* _REQUIRED WORK_
Your reply should consist of the entries, copied exactly and stripped of images.
━━━━━ SOURCE DATA
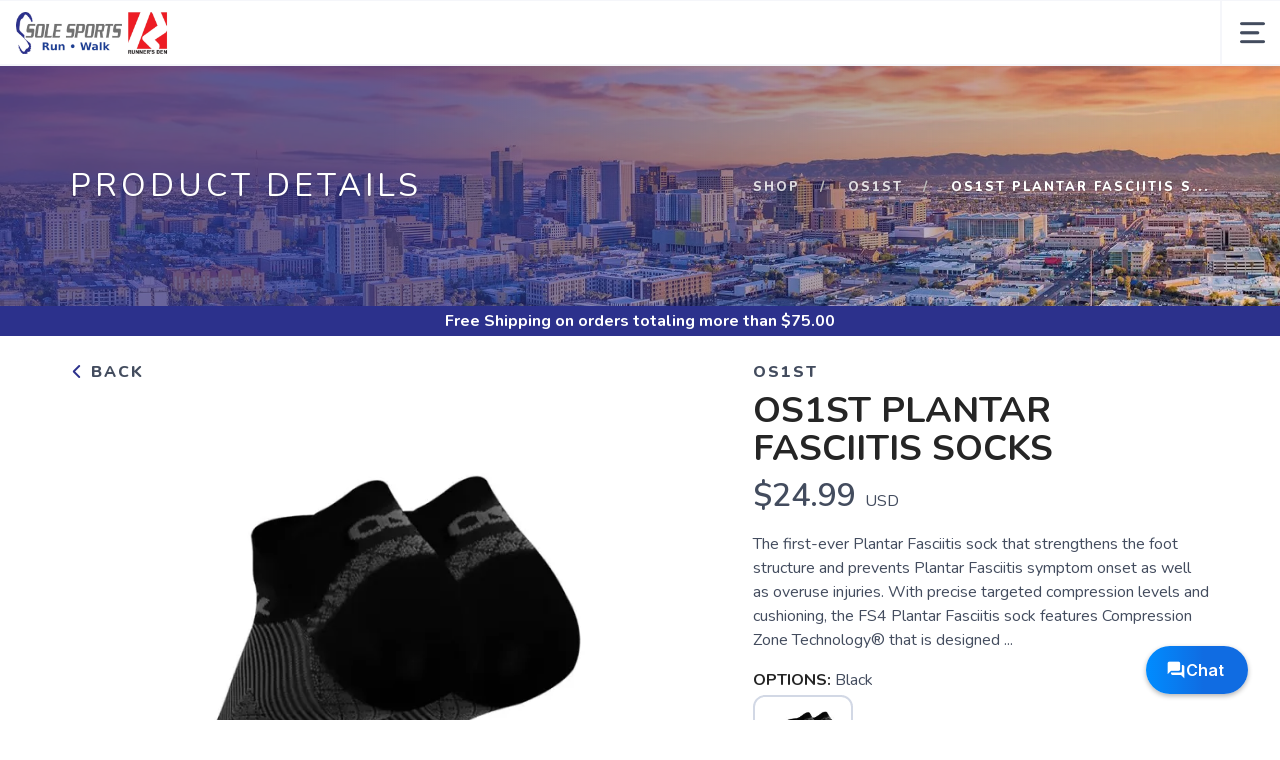

--- FILE ---
content_type: text/html; charset=utf-8
request_url: https://widgets.textmagic.com/messenger/index.html?code=30fc0b89-ec0e-4a43-9a6a-5579d3149b61
body_size: 216
content:
<!DOCTYPE html>
<html lang="en">
<head>
  <script type="module" crossorigin src="/messenger/assets/polyfills-DvNgQehn.js"></script>

  <meta charset="utf-8">
  <meta http-equiv="X-UA-Compatible" content="IE=edge">
  <meta name="viewport" content="width=device-width,initial-scale=1.0">

  <title>Textmagic</title>

  <link rel="stylesheet" href="https://fonts.googleapis.com/css?family=Material+Icons+Round" />
  <link rel="stylesheet" href="https://fonts.googleapis.com/css2?family=Inter:wght@400;500;600;700;900&display=swap" crossorigin />

  <style lang="css">
    html,
    body {
      background-color: transparent !important;
      min-width: 0 !important;
      min-height: 0 !important;
      width: 100% !important;
    }
  </style>
  <script type="module" crossorigin src="/messenger/assets/index-CzRuaxBP.js"></script>
  <link rel="stylesheet" crossorigin href="/messenger/assets/index-DIOJzVg-.css">
</head>
<body>
<noscript>
  <strong>We're sorry but Textmagic doesn't work properly without JavaScript enabled. Please enable it to continue.</strong>
</noscript>
<div id="app"></div>
</body>
</html>
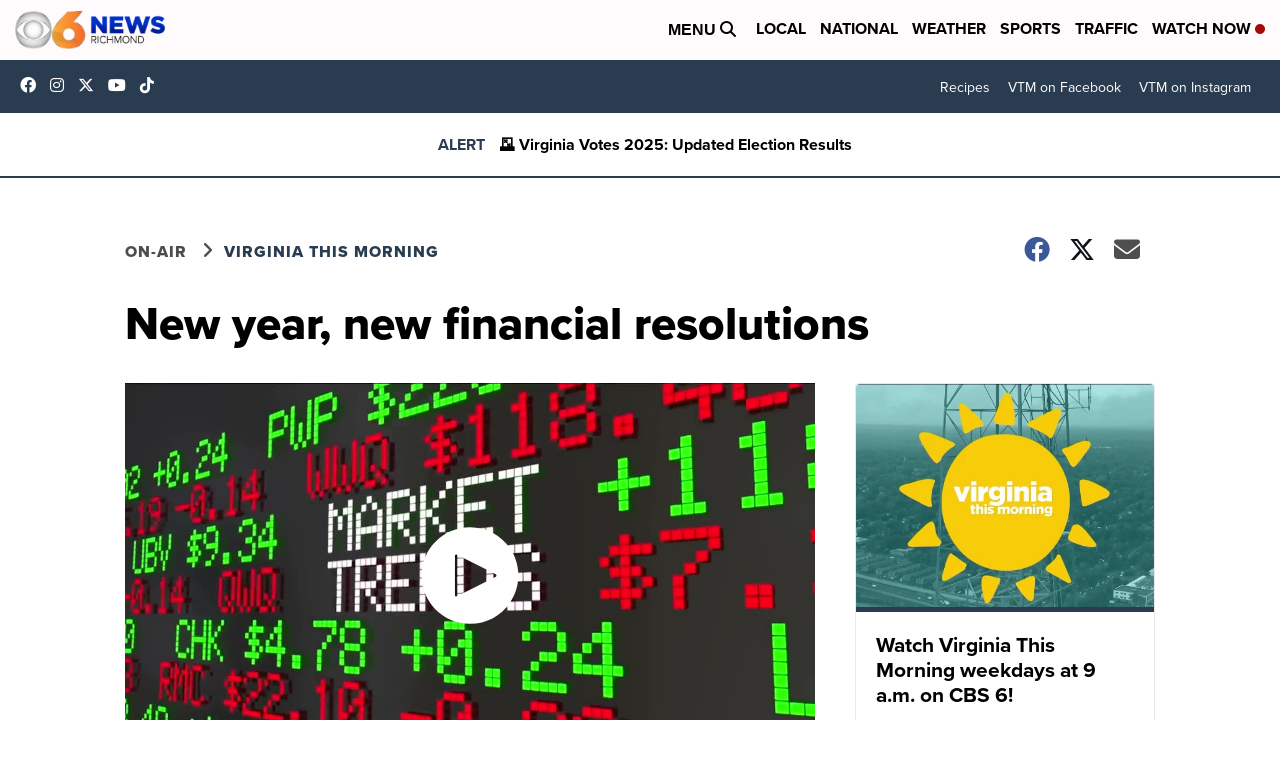

--- FILE ---
content_type: application/javascript; charset=utf-8
request_url: https://fundingchoicesmessages.google.com/f/AGSKWxV9ObERZqVdTDfU2gicQqyAPRpo9zIWgzTk9OwEmibgtdPGS1bKSbvroMnaT6X9bTUD859tND0RaBvmvVeqMYSdZzPApEtsFzc1HZn8OpQ7hJAYHkU9h-toU2fP8AT6h7_-GioCLhCqpXTiS-voohYd07iagq337vv1SUlaTxfejugHG7UP3_VIDU3n/_/auditudeadunit.-auto-ads--sponsor-ad./ad125b./adsensev2.
body_size: -1283
content:
window['a75ea170-3f0c-4f4b-b910-7a55007cef2d'] = true;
━━━━━━━━━━
* _YOUR SOLUTION_
--- FILE ---
content_type: text/html; charset=utf-8
request_url: https://widgets.textmagic.com/messenger/index.html?code=30fc0b89-ec0e-4a43-9a6a-5579d3149b61
body_size: 216
content:
<!DOCTYPE html>
<html lang="en">
<head>
  <script type="module" crossorigin src="/messenger/assets/polyfills-DvNgQehn.js"></script>

  <meta charset="utf-8">
  <meta http-equiv="X-UA-Compatible" content="IE=edge">
  <meta name="viewport" content="width=device-width,initial-scale=1.0">

  <title>Textmagic</title>

  <link rel="stylesheet" href="https://fonts.googleapis.com/css?family=Material+Icons+Round" />
  <link rel="stylesheet" href="https://fonts.googleapis.com/css2?family=Inter:wght@400;500;600;700;900&display=swap" crossorigin />

  <style lang="css">
    html,
    body {
      background-color: transparent !important;
      min-width: 0 !important;
      min-height: 0 !important;
      width: 100% !important;
    }
  </style>
  <script type="module" crossorigin src="/messenger/assets/index-CzRuaxBP.js"></script>
  <link rel="stylesheet" crossorigin href="/messenger/assets/index-DIOJzVg-.css">
</head>
<body>
<noscript>
  <strong>We're sorry but Textmagic doesn't work properly without JavaScript enabled. Please enable it to continue.</strong>
</noscript>
<div id="app"></div>
</body>
</html>

--- FILE ---
content_type: application/javascript; charset=utf-8
request_url: https://fundingchoicesmessages.google.com/f/AGSKWxV9ObERZqVdTDfU2gicQqyAPRpo9zIWgzTk9OwEmibgtdPGS1bKSbvroMnaT6X9bTUD859tND0RaBvmvVeqMYSdZzPApEtsFzc1HZn8OpQ7hJAYHkU9h-toU2fP8AT6h7_-GioCLhCqpXTiS-voohYd07iagq337vv1SUlaTxfejugHG7UP3_VIDU3n/_/auditudeadunit.-auto-ads--sponsor-ad./ad125b./adsensev2.
body_size: -1283
content:
window['a75ea170-3f0c-4f4b-b910-7a55007cef2d'] = true;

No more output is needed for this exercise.